Text passage |
-=-=-
In distributed systems, managing time and global state is challenging because no single
node has a complete view of the system at any moment, and each node typically has its own
independent clock. These factors make it hard to ensure consistent ordering of events and a
unified view of the system's state. Here’s an overview of the concepts, techniques, and
challenges involved.
1. Time in Distributed Systems
 Problem of Synchronization: In distributed systems, physical clocks on different
nodes tend to drift apart, leading to discrepancies in time. Achieving precise clock
synchronization across nodes is difficult, yet necessary for tasks that rely on time
ordering (e.g., logs, transactions).
 Types of Timekeeping:
o Physical Clocks: These are system clocks maintained by each node. Protocols
like the Network Time Protocol (NTP) help synchronize physical clocks to
some extent, but perfect accuracy is impossible.
o Logical Clocks: Logical clocks, such as Lamport timestamps and vector clocks,
are used to establish a causal ordering of events rather than absolute time.
Logical clocks provide a way to order events based on cause and effect rather
than precise timestamps.
Techniques for Managing Time:
 Lamport Timestamps: Each process maintains a counter that increments with each
event. When messages are sent, the counter value is passed along, allowing the
receiver to adjust its counter to ensure a causal ordering.
 Vector Clocks: An extension of Lamport timestamps where each node maintains a
vector that tracks its own clock and the clocks of other nodes. Vector clocks are more
precise and can detect concurrent events (events without a causal relationship).
 Hybrid Clocks: These clocks combine physical and logical clocks to maintain both a
close approximation of real-time and causal ordering (e.g., Google’s TrueTime).
2. Global States in Distributed Systems
 Concept of Global State: The global state is the combined state of all nodes in the
distributed system at a specific point in time. This includes all processes, variables,
and messages in transit.
 Challenges of Capturing Global State:
o Lack of Shared Memory: Since each node operates independently, there is no
single memory or storage location representing the entire system’s state.
o Concurrency and Asynchrony: Nodes operate asynchronously, so capturing a
consistent global snapshot that reflects a specific point in time across the
system is challenging.
Techniques for Capturing Global State:
 Snapshot Algorithms: Algorithms like Chandy-Lamport Snapshot are used to capture
consistent global states without halting the system.
o Chandy-Lamport Algorithm: A process initiates the snapshot and sends
markers to other processes. Each process records its state upon receiving the
marker and logs any incoming messages received after this point, ensuring
consistency.
 Consistent Cuts: A consistent cut is a subset of events from each node that does not
violate causality (i.e., an event and its cause are both part of the cut). This ensures
the snapshot reflects a logically consistent state.
 Checkpointing: Periodically saving the state of each node so that, in the event of a
failure, the system can revert to a recent consistent state.
3. Applications and Importance
 Fault Tolerance: Time and global state management help detect and recover from
failures by providing consistent snapshots and checkpoints.
 Distributed Debugging: Logical clocks and consistent cuts assist in debugging by
tracking causality across distributed nodes.
-=-=-
Supplied records |
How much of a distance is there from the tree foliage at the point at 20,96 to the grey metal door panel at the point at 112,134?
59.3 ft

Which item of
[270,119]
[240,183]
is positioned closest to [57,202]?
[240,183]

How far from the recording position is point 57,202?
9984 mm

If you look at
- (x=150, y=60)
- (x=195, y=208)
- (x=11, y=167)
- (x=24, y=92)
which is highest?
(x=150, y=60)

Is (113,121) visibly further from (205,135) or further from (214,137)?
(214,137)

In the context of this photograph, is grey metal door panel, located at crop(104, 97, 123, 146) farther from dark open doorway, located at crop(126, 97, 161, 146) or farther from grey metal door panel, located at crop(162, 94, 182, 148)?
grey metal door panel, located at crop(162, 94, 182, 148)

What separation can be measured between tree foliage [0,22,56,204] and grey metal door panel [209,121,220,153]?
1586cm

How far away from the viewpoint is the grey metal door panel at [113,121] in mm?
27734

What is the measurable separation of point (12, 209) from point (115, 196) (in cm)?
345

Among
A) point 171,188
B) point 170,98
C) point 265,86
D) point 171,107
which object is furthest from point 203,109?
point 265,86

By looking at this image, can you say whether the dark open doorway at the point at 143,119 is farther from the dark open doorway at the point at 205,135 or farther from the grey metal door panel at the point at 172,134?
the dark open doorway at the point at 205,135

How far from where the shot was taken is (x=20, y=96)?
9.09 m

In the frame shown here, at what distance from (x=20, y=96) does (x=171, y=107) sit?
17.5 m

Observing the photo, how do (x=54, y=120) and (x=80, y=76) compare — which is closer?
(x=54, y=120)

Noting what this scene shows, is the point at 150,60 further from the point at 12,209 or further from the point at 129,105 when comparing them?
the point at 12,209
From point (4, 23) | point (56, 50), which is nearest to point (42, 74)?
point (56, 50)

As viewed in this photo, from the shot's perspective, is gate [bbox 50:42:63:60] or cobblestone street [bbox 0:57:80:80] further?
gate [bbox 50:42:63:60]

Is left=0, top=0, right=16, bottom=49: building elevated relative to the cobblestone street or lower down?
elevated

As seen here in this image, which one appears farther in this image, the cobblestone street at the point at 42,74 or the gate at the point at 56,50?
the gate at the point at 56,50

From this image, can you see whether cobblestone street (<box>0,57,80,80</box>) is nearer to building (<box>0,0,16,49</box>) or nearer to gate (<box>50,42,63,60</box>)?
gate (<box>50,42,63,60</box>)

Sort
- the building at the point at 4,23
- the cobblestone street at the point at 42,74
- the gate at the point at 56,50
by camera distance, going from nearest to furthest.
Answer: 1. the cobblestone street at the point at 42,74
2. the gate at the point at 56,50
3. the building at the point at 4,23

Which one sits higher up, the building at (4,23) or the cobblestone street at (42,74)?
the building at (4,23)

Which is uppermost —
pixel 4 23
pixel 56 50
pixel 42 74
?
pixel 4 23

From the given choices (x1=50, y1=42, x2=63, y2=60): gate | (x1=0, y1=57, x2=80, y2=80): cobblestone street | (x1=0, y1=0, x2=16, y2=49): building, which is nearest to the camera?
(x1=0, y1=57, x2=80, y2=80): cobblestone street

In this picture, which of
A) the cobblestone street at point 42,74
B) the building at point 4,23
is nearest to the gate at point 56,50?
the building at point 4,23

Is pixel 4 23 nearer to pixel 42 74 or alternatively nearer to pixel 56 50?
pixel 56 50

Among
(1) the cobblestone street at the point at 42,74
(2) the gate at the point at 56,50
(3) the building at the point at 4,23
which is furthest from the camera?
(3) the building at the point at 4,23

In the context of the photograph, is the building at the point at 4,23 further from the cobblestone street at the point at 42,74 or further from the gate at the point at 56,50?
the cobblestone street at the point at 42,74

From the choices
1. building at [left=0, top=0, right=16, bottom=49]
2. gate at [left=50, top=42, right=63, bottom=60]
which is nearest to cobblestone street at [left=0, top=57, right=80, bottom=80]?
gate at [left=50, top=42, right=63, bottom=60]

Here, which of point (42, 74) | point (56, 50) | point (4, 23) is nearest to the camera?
-=-=-
Requirements |
A. Which lines of the records contain the word "choices"? Pick out and copy each of them.
B. Can you carry on the overview of time and global state in distributed systems, starting right after its last sentence?

Written answers |
A.
From the given choices (x1=50, y1=42, x2=63, y2=60): gate | (x1=0, y1=57, x2=80, y2=80): cobblestone street | (x1=0, y1=0, x2=16, y2=49): building, which is nearest to the camera?
From the choices

B.
 Event Ordering and Consistency: Time ordering is essential for distributed databases
and applications where consistency and causality need to be maintained.
4. Challenges and Trade-offs
 Trade-off between Accuracy and Overhead: Highly synchronized clocks and frequent
snapshots incur higher communication and processing overhead.
 Network Latency and Clock Drift: Physical clock synchronization is limited by
network latency and the drift of hardware clocks, making perfect global time
ordering impossible.
 Concurrency: Concurrency increases the complexity of maintaining a consistent
global state without introducing blocking or latency.
In summary, managing time and global state in distributed systems is about achieving a
logical ordering of events and snapshots of system state that are consistent across nodes,
despite the inherent limitations of independent clocks and distributed control.

clocks, events, process states :-


In distributed systems, the concepts of clocks, events, and process states are fundamental
to understanding how the system’s activities are organized and how processes coordinate
despite being distributed across different nodes.
1. Clocks
Clocks in distributed systems help provide a way to track and order events, which is crucial
since there is no single, global clock that can be referenced by all nodes simultaneously.
Types of Clocks
 Physical Clocks: These are real-time clocks present in each system’s hardware, but
they tend to drift over time due to slight inaccuracies in each clock’s crystal oscillator.
This drift means that physical clocks across different systems can fall out of sync.
o Synchronization Protocols: Protocols like the Network Time Protocol (NTP) or
Precision Time Protocol (PTP) help synchronize physical clocks across nodes,
but they are not perfect and can introduce small time discrepancies.
 Logical Clocks: Logical clocks are designed to order events without reference to
physical time. They track causal relationships rather than absolute time.
o Lamport Timestamps: Introduced by Leslie Lamport, these timestamps assign
an integer counter to each event. Each process increments its own counter
with each event and synchronizes with others when messages are exchanged.
Lamport timestamps help in maintaining a partial ordering of events, ensuring
that causally related events are ordered.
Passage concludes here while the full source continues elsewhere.